Okazuje się, że ambasada Izraela jednak zgłaszała zastrzeżenia co do procedowanego w Polsce prawa. Uwagi polityków z Izraela nie dotyczyły jednak nowelizacji ustawy dotyczącej IPN-u, tylko…ustawy repreywatyzacyjnej.
– Od roku przyjmuję przedstawicieli ambasady Izraela z protestami przeciw ustawie reprywatyzacyjnej, w tym również panią ambasador, właśnie z protestami przeciwko ustawie reprywatyzacyjnej. Nie mogę zdradzać szczegółów. Ta ustawa nie budzi zadowolenia Izraela – zdradził polityk.

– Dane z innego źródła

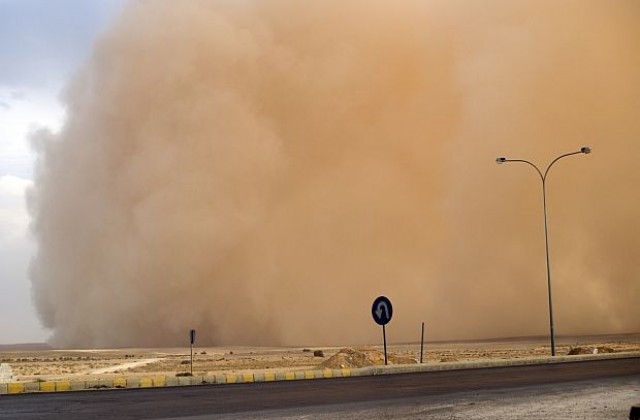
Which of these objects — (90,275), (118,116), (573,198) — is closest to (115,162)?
(118,116)

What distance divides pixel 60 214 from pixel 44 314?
34.2 ft

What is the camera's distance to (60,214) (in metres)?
64.8

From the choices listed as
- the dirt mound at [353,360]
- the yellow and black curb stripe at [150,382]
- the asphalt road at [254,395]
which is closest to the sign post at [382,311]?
the yellow and black curb stripe at [150,382]

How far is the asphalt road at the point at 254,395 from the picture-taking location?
36.3ft

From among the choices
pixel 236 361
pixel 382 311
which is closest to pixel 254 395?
pixel 382 311

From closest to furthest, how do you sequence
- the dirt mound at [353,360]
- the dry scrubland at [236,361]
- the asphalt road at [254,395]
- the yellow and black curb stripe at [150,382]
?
the asphalt road at [254,395], the yellow and black curb stripe at [150,382], the dirt mound at [353,360], the dry scrubland at [236,361]

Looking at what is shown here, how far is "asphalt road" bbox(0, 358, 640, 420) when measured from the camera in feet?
36.3

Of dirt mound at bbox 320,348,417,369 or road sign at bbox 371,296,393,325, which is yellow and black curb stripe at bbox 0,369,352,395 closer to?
road sign at bbox 371,296,393,325

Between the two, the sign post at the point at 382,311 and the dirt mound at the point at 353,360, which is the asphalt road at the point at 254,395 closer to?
the sign post at the point at 382,311

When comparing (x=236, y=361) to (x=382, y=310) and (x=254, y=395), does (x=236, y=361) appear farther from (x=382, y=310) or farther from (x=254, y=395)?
(x=254, y=395)

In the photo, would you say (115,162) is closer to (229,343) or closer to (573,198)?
(229,343)

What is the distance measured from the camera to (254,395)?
543 inches

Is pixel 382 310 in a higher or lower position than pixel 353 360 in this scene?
higher

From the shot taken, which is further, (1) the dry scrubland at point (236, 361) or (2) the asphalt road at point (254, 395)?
(1) the dry scrubland at point (236, 361)
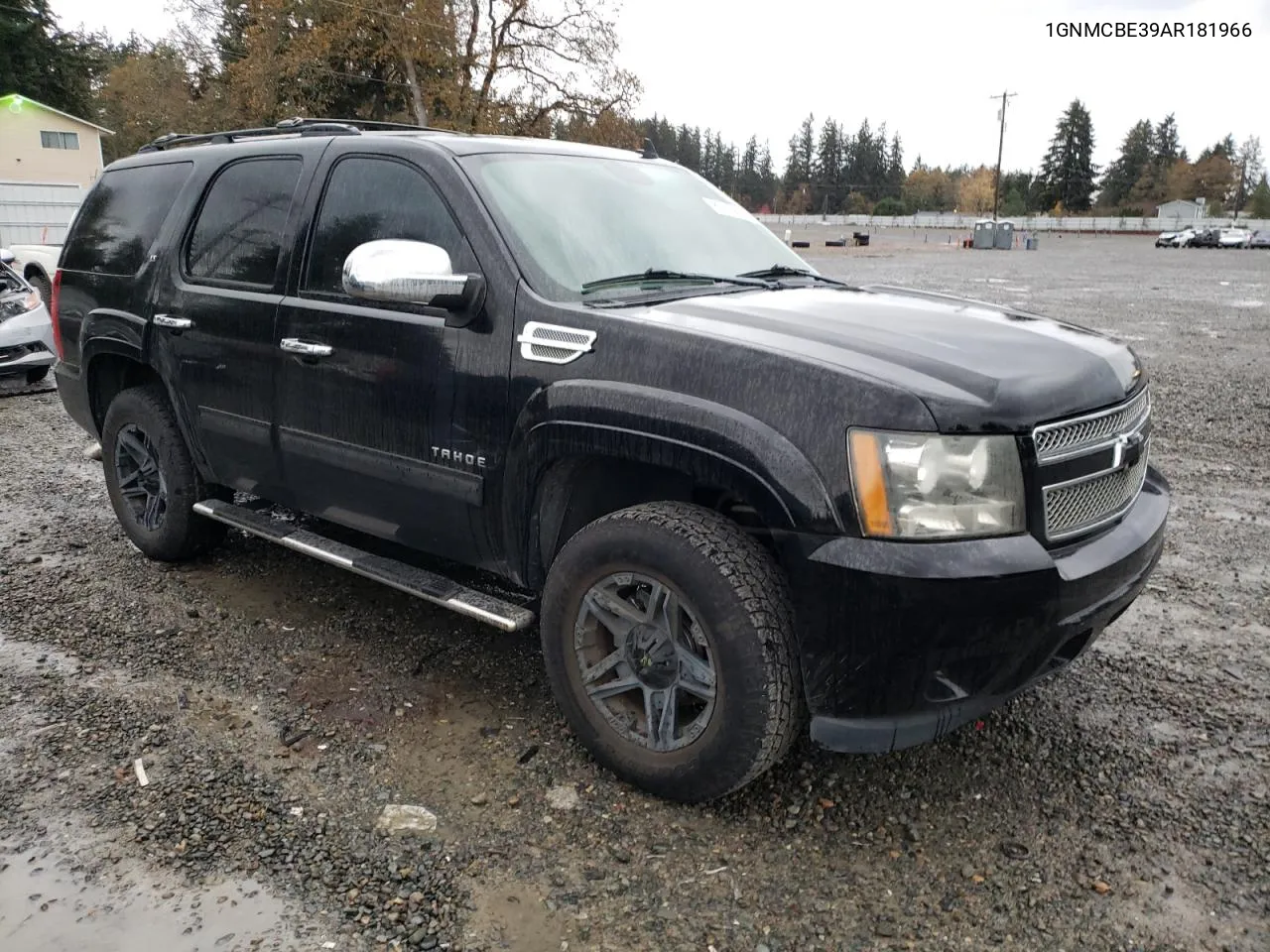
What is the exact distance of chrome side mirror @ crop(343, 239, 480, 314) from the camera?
10.0ft

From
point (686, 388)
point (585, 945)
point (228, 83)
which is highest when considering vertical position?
point (228, 83)

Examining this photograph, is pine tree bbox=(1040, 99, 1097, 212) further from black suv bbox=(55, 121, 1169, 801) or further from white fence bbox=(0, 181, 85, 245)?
black suv bbox=(55, 121, 1169, 801)

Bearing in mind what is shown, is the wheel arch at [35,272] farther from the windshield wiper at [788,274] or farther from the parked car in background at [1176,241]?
the parked car in background at [1176,241]

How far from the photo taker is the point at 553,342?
3035 mm

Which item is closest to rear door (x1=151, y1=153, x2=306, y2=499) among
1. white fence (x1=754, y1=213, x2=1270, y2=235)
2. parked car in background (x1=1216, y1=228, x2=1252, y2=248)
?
parked car in background (x1=1216, y1=228, x2=1252, y2=248)

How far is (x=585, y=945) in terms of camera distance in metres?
2.40

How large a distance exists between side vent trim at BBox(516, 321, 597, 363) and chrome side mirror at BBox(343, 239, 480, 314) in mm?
254

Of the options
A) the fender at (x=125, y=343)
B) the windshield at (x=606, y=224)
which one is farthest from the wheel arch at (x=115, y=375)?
the windshield at (x=606, y=224)

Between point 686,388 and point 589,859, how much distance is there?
129 cm

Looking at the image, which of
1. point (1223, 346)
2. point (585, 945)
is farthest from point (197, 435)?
point (1223, 346)

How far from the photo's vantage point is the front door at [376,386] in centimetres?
333

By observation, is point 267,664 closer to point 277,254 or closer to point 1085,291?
point 277,254

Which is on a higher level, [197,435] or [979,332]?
[979,332]

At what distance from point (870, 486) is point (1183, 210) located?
112 m
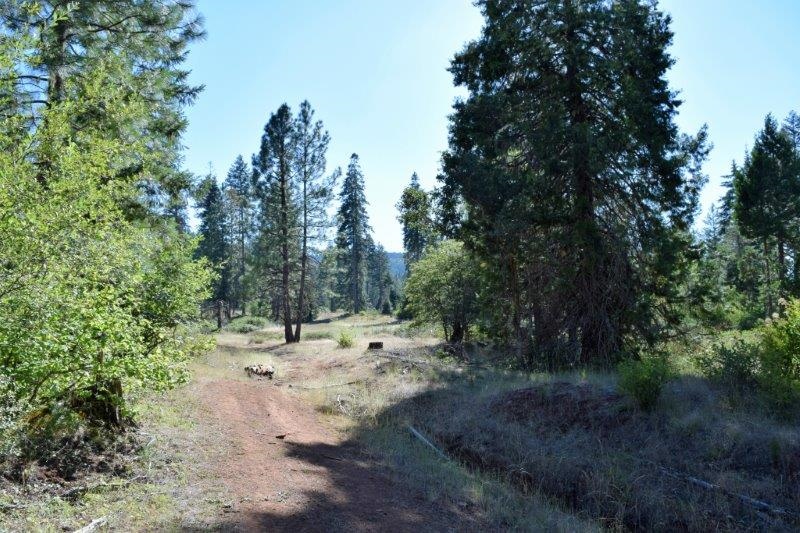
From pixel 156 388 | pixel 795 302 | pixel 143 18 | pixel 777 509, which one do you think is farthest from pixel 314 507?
pixel 143 18

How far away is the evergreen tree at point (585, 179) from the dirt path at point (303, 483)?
707 cm

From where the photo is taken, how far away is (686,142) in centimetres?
1345

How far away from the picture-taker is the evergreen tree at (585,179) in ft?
42.5

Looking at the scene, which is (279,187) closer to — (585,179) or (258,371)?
(258,371)

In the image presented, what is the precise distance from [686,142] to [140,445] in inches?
557

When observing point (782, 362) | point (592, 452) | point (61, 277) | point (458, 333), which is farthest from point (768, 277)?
point (61, 277)

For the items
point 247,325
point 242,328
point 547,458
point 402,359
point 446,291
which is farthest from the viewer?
point 247,325

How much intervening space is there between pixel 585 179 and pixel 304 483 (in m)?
10.7

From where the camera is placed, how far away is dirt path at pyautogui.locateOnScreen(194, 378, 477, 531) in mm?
5539

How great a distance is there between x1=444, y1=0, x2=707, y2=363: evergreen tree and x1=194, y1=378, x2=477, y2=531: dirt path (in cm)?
707

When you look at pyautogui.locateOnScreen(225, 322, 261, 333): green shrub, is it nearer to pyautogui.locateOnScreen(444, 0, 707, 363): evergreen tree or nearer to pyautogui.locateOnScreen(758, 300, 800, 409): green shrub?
pyautogui.locateOnScreen(444, 0, 707, 363): evergreen tree

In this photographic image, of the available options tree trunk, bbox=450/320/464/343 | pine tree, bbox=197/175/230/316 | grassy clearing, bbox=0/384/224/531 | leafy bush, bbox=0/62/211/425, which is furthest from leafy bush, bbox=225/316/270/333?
leafy bush, bbox=0/62/211/425

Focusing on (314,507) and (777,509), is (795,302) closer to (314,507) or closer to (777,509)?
(777,509)

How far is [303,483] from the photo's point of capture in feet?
22.4
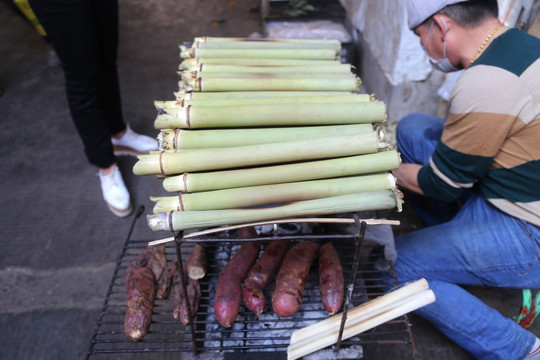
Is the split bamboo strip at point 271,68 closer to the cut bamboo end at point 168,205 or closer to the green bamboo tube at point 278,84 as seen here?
the green bamboo tube at point 278,84

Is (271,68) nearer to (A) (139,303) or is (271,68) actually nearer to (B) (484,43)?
(B) (484,43)

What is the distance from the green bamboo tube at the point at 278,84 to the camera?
1.55 meters

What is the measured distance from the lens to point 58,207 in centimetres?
321

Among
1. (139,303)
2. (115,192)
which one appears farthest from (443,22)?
(115,192)

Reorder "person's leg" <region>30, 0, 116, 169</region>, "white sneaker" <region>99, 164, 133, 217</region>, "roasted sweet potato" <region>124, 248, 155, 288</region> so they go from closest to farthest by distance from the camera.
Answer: "roasted sweet potato" <region>124, 248, 155, 288</region> < "person's leg" <region>30, 0, 116, 169</region> < "white sneaker" <region>99, 164, 133, 217</region>

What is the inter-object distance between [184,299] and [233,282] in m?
0.25

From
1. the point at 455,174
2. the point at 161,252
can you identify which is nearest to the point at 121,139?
the point at 161,252

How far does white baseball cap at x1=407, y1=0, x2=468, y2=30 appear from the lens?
1694mm

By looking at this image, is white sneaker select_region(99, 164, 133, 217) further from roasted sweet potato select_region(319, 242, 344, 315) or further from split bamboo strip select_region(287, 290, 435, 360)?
split bamboo strip select_region(287, 290, 435, 360)

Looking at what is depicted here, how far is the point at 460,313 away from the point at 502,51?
1.33 metres

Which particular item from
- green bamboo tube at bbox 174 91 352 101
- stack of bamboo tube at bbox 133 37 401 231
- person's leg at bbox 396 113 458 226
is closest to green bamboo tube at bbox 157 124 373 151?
stack of bamboo tube at bbox 133 37 401 231

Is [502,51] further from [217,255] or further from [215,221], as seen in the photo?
[217,255]

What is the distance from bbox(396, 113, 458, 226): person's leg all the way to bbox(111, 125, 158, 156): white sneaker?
7.59 feet

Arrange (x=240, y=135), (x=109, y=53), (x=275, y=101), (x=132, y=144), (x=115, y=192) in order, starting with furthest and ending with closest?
(x=132, y=144)
(x=115, y=192)
(x=109, y=53)
(x=275, y=101)
(x=240, y=135)
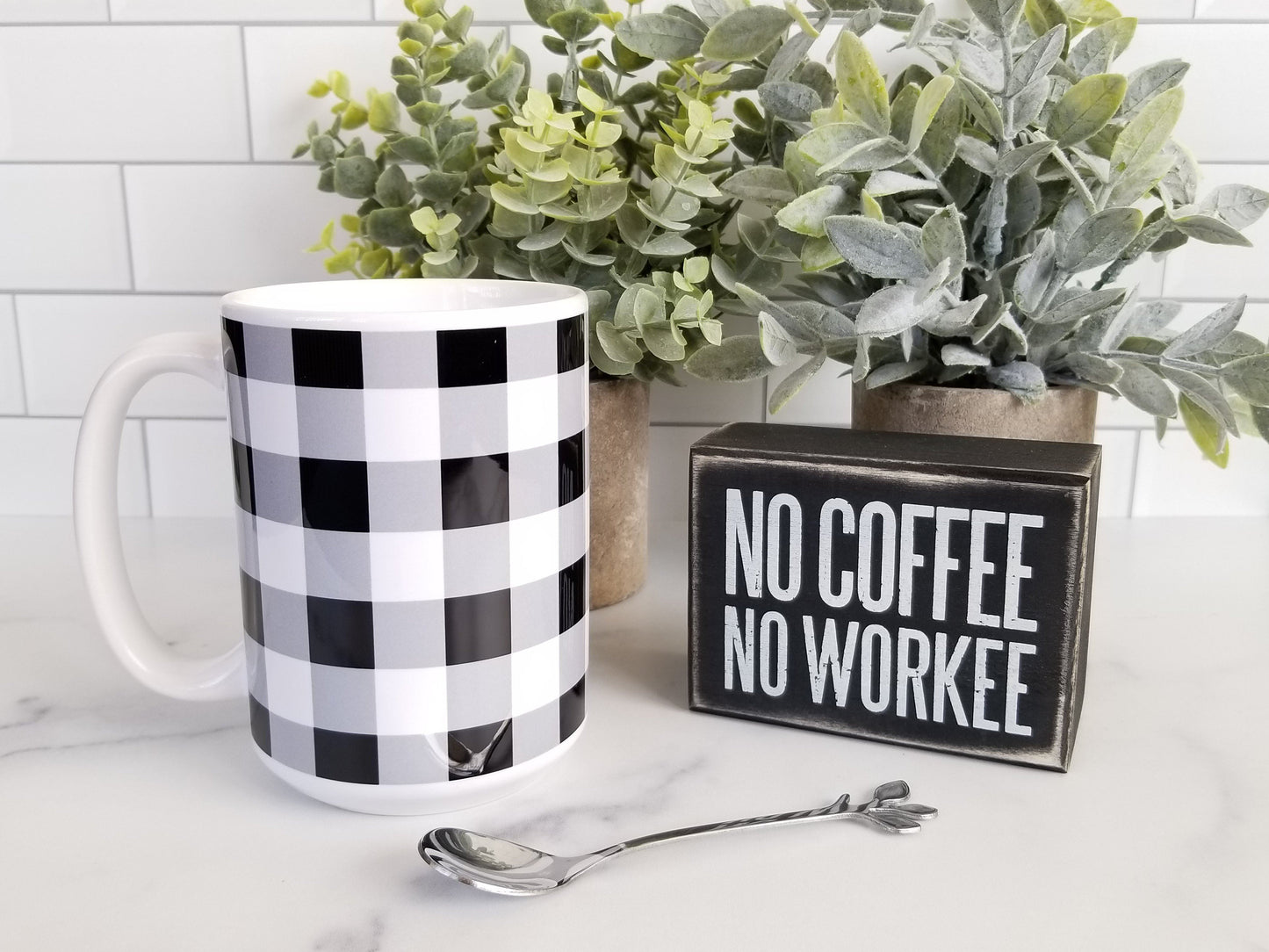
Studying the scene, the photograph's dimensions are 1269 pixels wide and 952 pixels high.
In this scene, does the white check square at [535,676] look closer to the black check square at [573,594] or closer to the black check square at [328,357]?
the black check square at [573,594]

Oprócz sprawy reprywatyzacji Patryk Jaki odniósł się również do ostatnich reakcji Izraela na nowelizację ustawy o IPN. Jaki zapewnił, że politycy partii rządzącej nie planują wprowadzać do niej żadnych zmian.
Nie będzie żadnych zmian
– Muszę powtórzyć słowa rzecznik Beaty Mazurek, że nie będzie żadnych zmian w ustawie, bo uważam, że ten przepis jest dobrze napisany. Najlepszym dowodem na to jest, że przez 1,5 roku nikt nie zaproponował innych zapisów – mówił.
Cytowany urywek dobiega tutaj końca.